_Work request_
Transcribe all data verbatim. Skip the pictures.

_Collected material_

┄┄┄┄┄┄┄┄┄┄┄┄┄┄┄┄┄┄┄┄

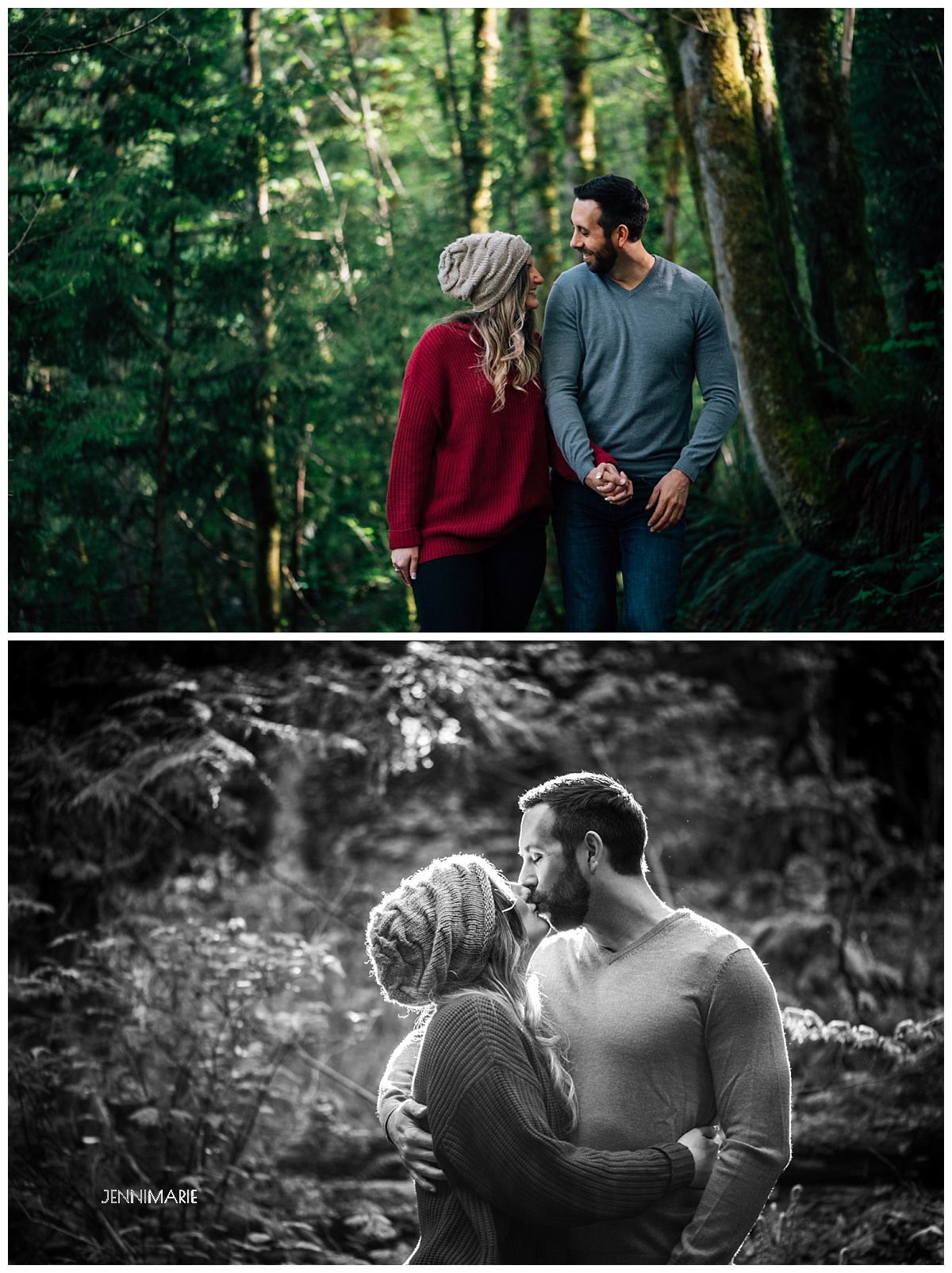 crystal falls engagement session coquitlam (9)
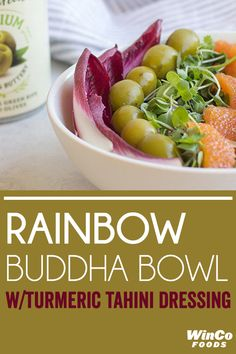 A colorful & healthy bowl for lunch, dinner or in-between. Tahini Dressing, Buddha Bowl, Lunch Time, Turmeric, Colorful, Dinner, Fruit, Vegetables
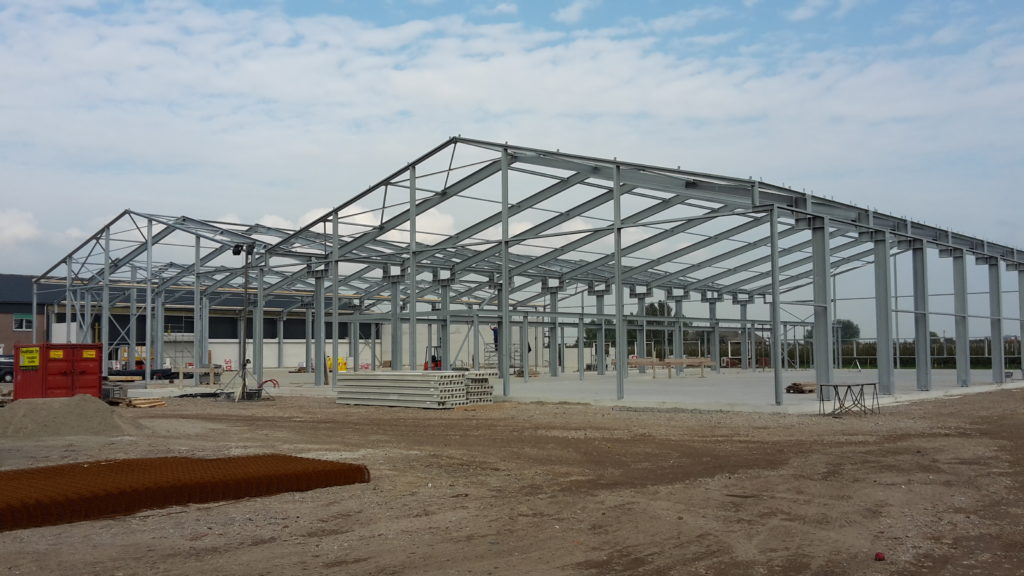 Staalconstructie nieuwbouw sorteerhallen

┄┄┄┄┄┄┄┄┄┄┄┄┄┄┄┄┄┄┄┄

_Response box_
 crystal falls engagement session coquitlam (9)
 A colorful & healthy bowl for lunch, dinner or in-between. Tahini Dressing, Buddha Bowl, Lunch Time, Turmeric, Colorful, Dinner, Fruit, Vegetables
 Staalconstructie nieuwbouw sorteerhallen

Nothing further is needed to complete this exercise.